- Theatrical release poster
- Directed by: Singampuli
- Written by: Singampuli
- Produced by: S. S. Chakravarthy
- Starring: Ajith Kumar Priya Gill
- Cinematography: R. D. Rajasekhar
- Edited by: A. Sreekar Prasad
- Music by: Deva
- Production company: NIC Arts Productions
- Release date: 14 January 2002;
- Running time: 176 minutes
- Country: India
- Language: Tamil

= Red (2002 film) =

Red is a 2002 Indian Tamil-language action film directed by Singampuli (credited as Ram Sathya) and produced by S. S. Chakravarthy. The film stars Ajith Kumar in the titlular role alongside Priya Gill as the female lead, while Manivannan, Raghuvaran and Salim Ghouse played pivotal roles.

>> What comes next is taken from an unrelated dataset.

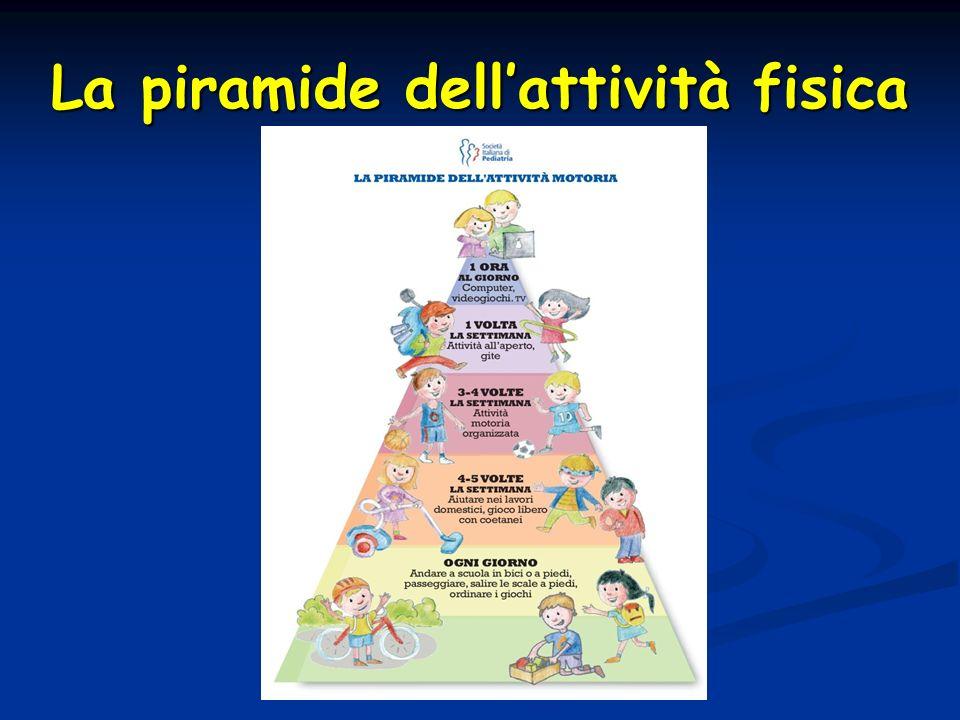 La piramide dellattività fisica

The film's background score and soundtrack are composed by Deva.

Red released on 14 January 2002 and became an average success.

== Plot ==

Aathi is an orphan-gangster who is well known with his alias name RED, (Revolution, Education, and Development) at the Madurai district of Tamil Nadu who possesses a heart of gold, and when not bashing up mercenaries, he spends his time forcing schools to accept students without donations and taking care of orphans. Srini is his biggest enemy. RED falls for Gayathri, the daughter of his friend and confidante Narayanan, and helps her without her knowledge. She likes him but wants him to give up his life of violence. Meanwhile, reporter Manimegalai for Ananda Vikatan begins to serialise RED's life story under the name Aathi, and it becomes quite the rage among readers and rest forms the plot.

== Production ==
NIC Arts, the producers of Ajith Kumar's previous films Vaalee, Mugavaree and Citizen signed him to appear in a film titled Red directed by debutant Singampuli, an associate of Sundar C. The original plot point of Ajith's 1999 film Unnai Thedi was recommended by Singampuli, and Ajith had mentioned that if the film became a success he would feature in a future film to be directed by Singampuli. Priya Gill made her first and only Tamil film appearance. Principal photography at Annapoorna Studios, where art director Sabu Cyril erected a part of Madurai town for the film. Filming took place in and around Chennai, Vishakhapatnam, Hyderabad and also around some outskirts of Madurai while songs were filmed overseas.

== Soundtrack ==
The soundtrack features six songs composed by Deva. All lyrics written by Vairamuthu. The prelude of the song "Kannai Kasakkum" is based on "Catch the Fox" by Den Harrow. The soundtrack became a success prior to release, with critics praising the songs particularly "Thai Madiyae".

Track listing
| No. | Title | Singer(s) | Length |
|---|---|---|---|
| 1. | "Kannai Kasakkum" | S. P. Balasubrahmanyam | 7:06 |
| 2. | "Roja Kaathu" | Hariharan | 5:17 |
| 3. | "November Madham" | Hariharan, Mahalaxmi Iyer | 6:04 |
| 4. | "Olikuchi Udambukari" | KK, Anuradha Sriram | 6:25 |
| 5. | "Dil Dil Italy Kattil" | Silambarasan, Mathangi Jagdish | 5:46 |
| 6. | "Thai Madiyae" | Tippu | 6:14 |
| Total length: |  |  | 36:52 |

== Critical reception ==
Malathi Rangarajan of The Hindu opined that "When the film begins stating that the title is an earth-shattering acronym (Revolution Education and Development), you wait for something radical and path-breaking. But no ... there is compassion, some mindless violence, a docile retreat, an impulsive retaliation ... and that's about all". A critic from Sify wrote that "Like it or not, in Red didacticism prevails over a clarity of vision, logic and reason. The films leaves you exhausted and stressed and is as avoidable as a migraine". Malini Mannath of Chennai Online said that "the script is insipid, the scenes are repeated, and it gets all too monotonous towards the end".

== Box office ==
Despite the film's success, India Today estimated it suffered a loss of ₹4 crore.